Io non ho molta propensione, ma non si sa mai. Vedremo la prossima volta che vado a Parigi. 
Se non mi porta via prima un incidente in bici - ad esempio - potrei avere intorno ai sessant'anni.

Buona settimana!

Silvana

lunedì 23 ottobre 2017

23 ottobre 2017 - Un cerchio raccontato in fretta

Sono in viaggio, non posso disporre della mia tecnologia, saro' breve.
Il primo viaggio che ho fatto da sola e' stato a Londra.
A 19 anni sono andata due mesi a pulire la casa di una famiglia odiosa che abitava nella periferia Nord, la' dove nacque Geore Michael, e sono stata cosi' sciocca da non scappare subito a gambe levate. O da mettergli il veleno per topi nella minestra.
Ho inventato una scusa per tornare a casa quando ho capito che avrei dovuto dormire nella mia stanza imbiancata di fresco.
Non volevo sopportare anche i miasmi della tempera. Quelli, no.
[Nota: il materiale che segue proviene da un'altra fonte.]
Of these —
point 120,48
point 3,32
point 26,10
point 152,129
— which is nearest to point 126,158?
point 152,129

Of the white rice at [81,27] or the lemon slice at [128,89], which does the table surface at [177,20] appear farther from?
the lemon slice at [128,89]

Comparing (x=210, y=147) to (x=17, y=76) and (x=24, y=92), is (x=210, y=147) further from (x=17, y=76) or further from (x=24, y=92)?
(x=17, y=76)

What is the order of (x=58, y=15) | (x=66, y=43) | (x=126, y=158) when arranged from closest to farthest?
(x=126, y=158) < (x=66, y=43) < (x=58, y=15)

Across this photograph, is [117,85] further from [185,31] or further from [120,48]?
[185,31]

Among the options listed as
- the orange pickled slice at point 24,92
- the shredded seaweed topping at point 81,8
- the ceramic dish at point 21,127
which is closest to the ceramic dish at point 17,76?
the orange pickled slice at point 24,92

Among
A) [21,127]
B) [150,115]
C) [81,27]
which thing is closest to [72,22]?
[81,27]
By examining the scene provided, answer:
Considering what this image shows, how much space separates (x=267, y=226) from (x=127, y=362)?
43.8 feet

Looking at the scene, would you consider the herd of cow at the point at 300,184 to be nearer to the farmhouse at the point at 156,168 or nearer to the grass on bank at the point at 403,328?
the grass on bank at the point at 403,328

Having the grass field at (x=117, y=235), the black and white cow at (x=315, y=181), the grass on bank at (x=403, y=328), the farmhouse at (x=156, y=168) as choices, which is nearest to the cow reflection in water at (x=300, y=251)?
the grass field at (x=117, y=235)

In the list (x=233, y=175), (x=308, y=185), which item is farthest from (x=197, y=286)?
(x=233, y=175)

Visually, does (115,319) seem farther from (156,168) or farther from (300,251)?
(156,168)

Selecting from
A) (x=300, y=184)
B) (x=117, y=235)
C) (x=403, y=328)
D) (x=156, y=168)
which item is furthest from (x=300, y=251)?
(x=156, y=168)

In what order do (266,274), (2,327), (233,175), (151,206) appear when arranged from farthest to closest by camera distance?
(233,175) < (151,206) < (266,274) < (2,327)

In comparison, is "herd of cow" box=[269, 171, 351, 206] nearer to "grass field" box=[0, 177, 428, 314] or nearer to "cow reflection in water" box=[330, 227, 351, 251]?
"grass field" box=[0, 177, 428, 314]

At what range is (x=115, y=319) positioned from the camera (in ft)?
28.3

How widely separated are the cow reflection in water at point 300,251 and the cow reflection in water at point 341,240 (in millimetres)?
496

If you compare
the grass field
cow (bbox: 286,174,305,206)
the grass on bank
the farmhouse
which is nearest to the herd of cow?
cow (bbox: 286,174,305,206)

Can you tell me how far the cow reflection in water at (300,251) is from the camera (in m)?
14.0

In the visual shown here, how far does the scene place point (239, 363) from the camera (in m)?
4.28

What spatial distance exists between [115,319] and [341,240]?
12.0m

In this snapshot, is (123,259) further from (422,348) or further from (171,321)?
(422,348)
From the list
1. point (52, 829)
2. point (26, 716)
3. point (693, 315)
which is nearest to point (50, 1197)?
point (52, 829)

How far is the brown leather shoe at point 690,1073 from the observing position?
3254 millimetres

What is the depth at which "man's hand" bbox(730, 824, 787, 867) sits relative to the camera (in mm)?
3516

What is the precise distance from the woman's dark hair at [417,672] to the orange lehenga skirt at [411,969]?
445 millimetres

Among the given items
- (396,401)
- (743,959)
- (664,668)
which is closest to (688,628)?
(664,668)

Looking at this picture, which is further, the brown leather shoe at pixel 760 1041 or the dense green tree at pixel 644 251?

E dunque, mi alzo con le galline, abbandono la casa di cui conoscevo ogni angolo (ero io che lo avevo ripulito, per otto settimane) trascinandomi dietro un valigione senza rotelle. A quei tempi, le valigie di rotelle non ne avevano. Incredibile, vero?
Raggiungo la fermata dell'autobus che doveva portarmi alla stazione della metro.
Salgo sul mezzo.
Allungo una banconota da mille sterline (faccio per dire) alla signora che vende i biglietti.
Io non ho moneta. Lei, alle 6 di mattina, non ha moneta.
Mi fa l'occhiolino, e con un gesto del capo mi invita a viaggiare a spese della Regina.
Avrei voluto baciarla.
Non l'ho baciata, e piano piano me ne sono tornata a casa mia.

Un'oretta fa.
Sono a Parigi.
Ho fatto un giro in centro, da sola.
Voglio tornare a casa di Marie, che mi ha invitato, e salgo sull'autobus.
Cerco il biglietto davanti al guidatore-bigliettaio, e non lo trovo.
"Sono sicura di averlo!" dico al signore al volante, mentre mi sento diventare tutta rossa. "Beh - risponde lui, tranquillo - si sieda e lo cerchi con calma.
o mi siedo, rivolto tutte le tasche del prtafogli 18 volte, ma il biglietto non salta fuori.
Torno dal conducente con la mia brava moneta in mano.
"Non l'ho trovato, lo devo rifare".
"Ma dov'e' che deve scendere?" chiede lui.
"Boulevard Foch".
"O, beh... - mi fa l'occhiolino, e con un gesto del capo mi invita a viaggiare a spese di Macron - Per questa volta fa niente".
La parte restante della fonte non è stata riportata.